---- Material provided

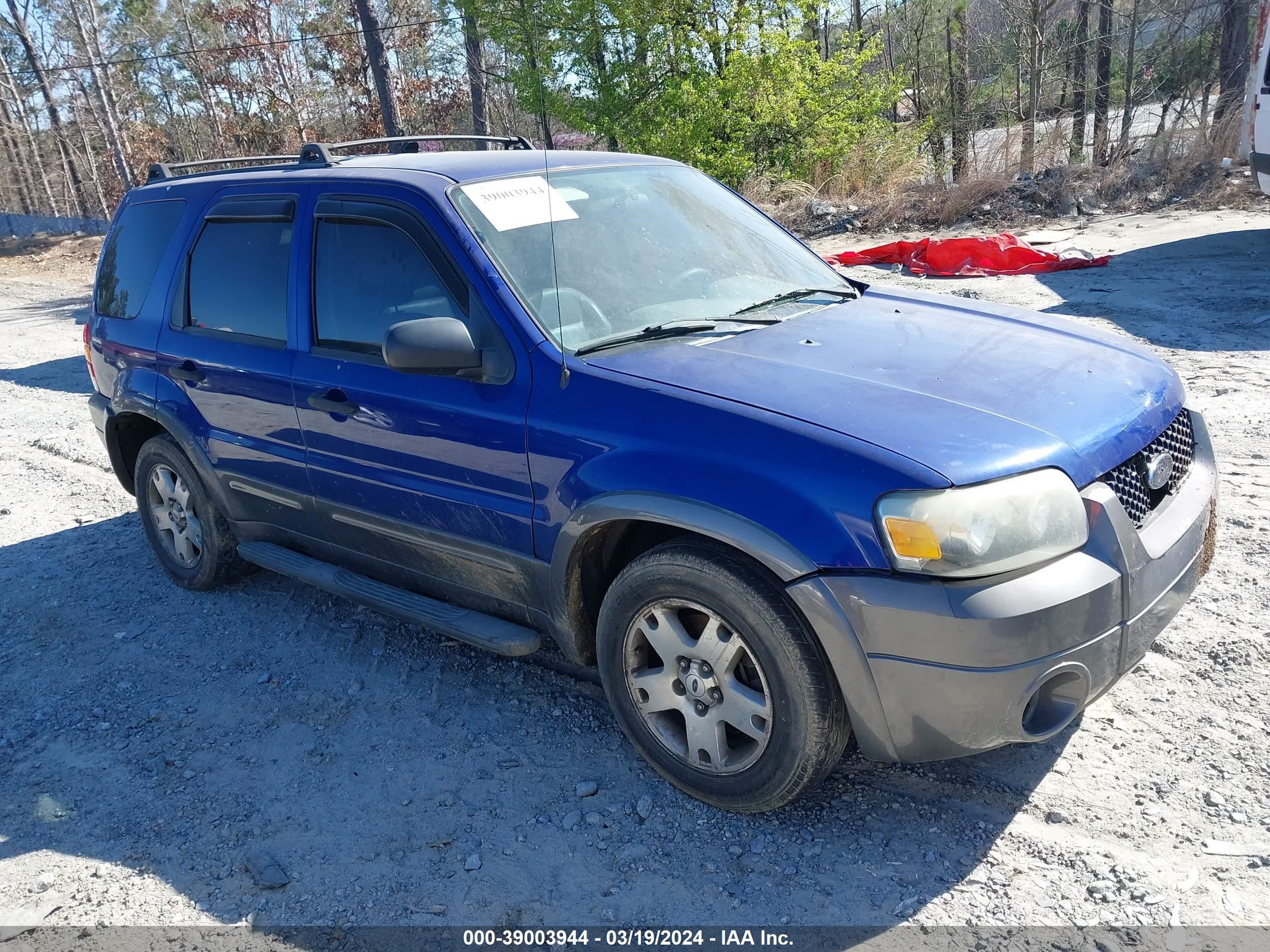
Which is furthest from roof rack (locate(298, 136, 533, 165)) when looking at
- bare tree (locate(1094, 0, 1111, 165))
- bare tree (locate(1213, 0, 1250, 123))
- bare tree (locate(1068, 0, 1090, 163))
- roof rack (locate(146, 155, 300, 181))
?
bare tree (locate(1213, 0, 1250, 123))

--------

- Exercise instructions
Rewrite the listing above, changing every "roof rack" to "luggage rack" and leaving everything else as it is. Omit the pictures from your answer.

- Result of the task
Which is furthest from luggage rack (locate(298, 136, 533, 165)) when looking at
- bare tree (locate(1094, 0, 1111, 165))
- bare tree (locate(1213, 0, 1250, 123))
- bare tree (locate(1068, 0, 1090, 163))
- luggage rack (locate(146, 155, 300, 181))
?
bare tree (locate(1213, 0, 1250, 123))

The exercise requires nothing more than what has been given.